Created attachment 150104 [details] Test case that exhibits the behaviour (tested on linux & windows)
It seems the underlying issue is that the bundle org.hamcrest is missing from the target platform. Adding it causes the export to produce a valid bundle. The observed issue that the bundle is silently created faultily is still unresolved. I would expect one of the following behaviours in the original case: a) Since the transitive dependencies are not used, the export succeeds, creating a valid bundle in the process. b) The export fails, and an error dialog is opened detailing which bundle is required for the export to proceed ("org.hamcrest" in this case). A faulty jar is _not_ created. This would IMHO be the preferable solution.
This is working in 3.6 and creates a valid bundle. Part of the changes for bug 203270 helped here, but even reverting those fixed lines do not reproduce the bug (you instead get an error message about being un-resolved). So there are probably two problems, the first is that we weren't using dev mode to resolve the state used for export (this would allow foo to resolve even when junit's dependencies weren't satisfied). I have not yet identified the problem that causes the faulty result. This is not specific to junit, but applies when you depend on something that does not have its requirements satisfied.

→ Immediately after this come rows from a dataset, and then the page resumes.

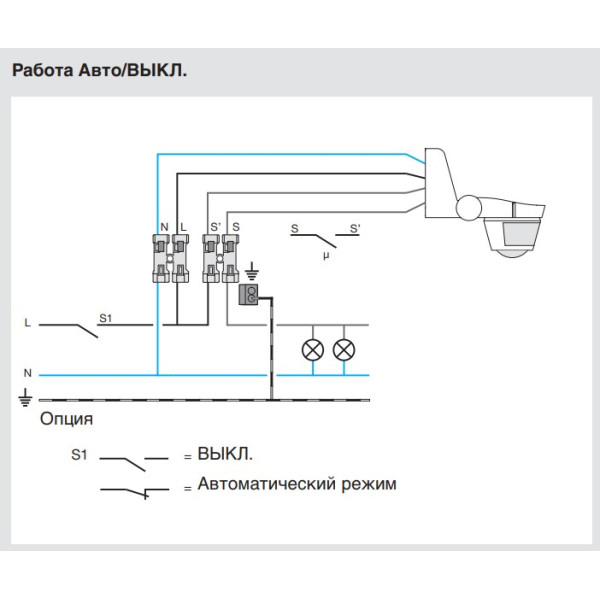 Работа Авто/ВЫКЛ.

N L S' S

S S'

μ

L S1

N

Опция

S1 = ВЫКЛ.

= Автоматический режим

This is also caused by bug 252711 (fixed in 3.6) where an unresolved bundle is being used when we expected a resolved bundle. The side effect of the bundle being unresolved is that it ends up being treated as a binary bundle would and is just copied to the results.
Created attachment 150155 [details] patch
Darin, I plan on releasing this to 3.5.2. The fixes are already in HEAD.
+1
done
Wow, impressive response time. Thanks for the prompt fix. I suppose it should show up in the 3.5.1 M Builds next week? What would be the required effort to create a regression test for this scenario (possibly used in 3.6 as well) ?
There is already a regression test in head for bug 252711, I believe it covers the main source of the problem here which was the unresolved bundle being returned when we expected a resolved bundle.
I retested using eclipse-SDK-M20091104-0800-linux-gtk and verified that the results are good. Thanks again for getting on this so quickly!